About three weeks ago I was in Mui Ne, Vietnam and had a room overlooking the hotel’s pool with a shared balcony. The balcony seemed like a pretty good place to drink and be a bit rowdy at night, but the whole shared thing could easily put a damper on that if it was occupied by the wrong person. Having already met a few people who were looking to drink on the balcony, it was clear I needed to investigate this issue. I knocked on the door and decided to see what would happen. This is when I met Rob, who answered the door wearing his boxers.
It turns out that Rob and I have a fairly similar background, lived in around the same places, and found ourselves traveling for the same reasons. Although in Vietnam, he soon had to go back to Cambodia for a job that he accepted at a children’s school/sponsorship organization. (I really don’t know the exact words for the place and I’m sure he’ll correct me later…) We exchanged information before I left and established the idea that I may see him again later in Cambodia.
Well, I’m in Cambodia now – Siem Reap more specifically. Yesterday I went to visit Rob at Feeding Dreams Cambodia to get a look at the place he’s working. Although it would be a good first guess, he isn’t teaching English at the school – he’s serving at the Global PR Liaison.
At its core, Feeding Dreams is an education program for underprivileged children in and around the city of Siem Reap. It is the place you’re money goes to when you sponsor a kid “for only the cost of a cup of coffee each day.” While there I ended up teaching part of an English class, took a bunch of pictures, and carried four children on my back while running circles around a car. In addition to the language lessons, the organization does a lot of other things for children in the community – from getting children new clothes to rescuing them from environments where they will more than likely be sold. The key though, is the English classes. Remember that this is a country where, during the Pol-Pot era, anyone who even seemed remotely intelligent was kidnapped and killed at the various killing fields and prisons around the country. For these children, learning another language is the only method of upward mobility that exists to them.

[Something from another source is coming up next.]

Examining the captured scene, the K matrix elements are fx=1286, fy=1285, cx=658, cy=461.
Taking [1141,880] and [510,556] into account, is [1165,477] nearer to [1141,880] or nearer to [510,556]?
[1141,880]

The longterm goal is that they can somehow get involved in the growing tourism industry within the country and eventually support themselves and their families with something other than their bodies.

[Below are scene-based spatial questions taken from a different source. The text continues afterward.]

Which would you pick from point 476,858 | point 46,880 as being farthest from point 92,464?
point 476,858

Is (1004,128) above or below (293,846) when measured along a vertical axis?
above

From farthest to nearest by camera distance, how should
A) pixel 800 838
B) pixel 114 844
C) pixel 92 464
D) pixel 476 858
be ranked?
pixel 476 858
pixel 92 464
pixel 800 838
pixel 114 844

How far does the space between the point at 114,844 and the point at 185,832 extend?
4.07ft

Despite their situation in life, the children really are happy and rambunctious …children. They ran around with basketballs, jumped rope, and chased each other around the small courtyard at the school. (It should be mentioned that by school I mean all six of the classrooms are wooden huts with thatched roofs and desks that were probably made by hand no more than 10 minutes from the school itself.) Lunch for all of the kids was a half a baguette with some condensed milk spread on the inside, and the school sold snacks and drinks for what amounts to roughly 12 cents a piece.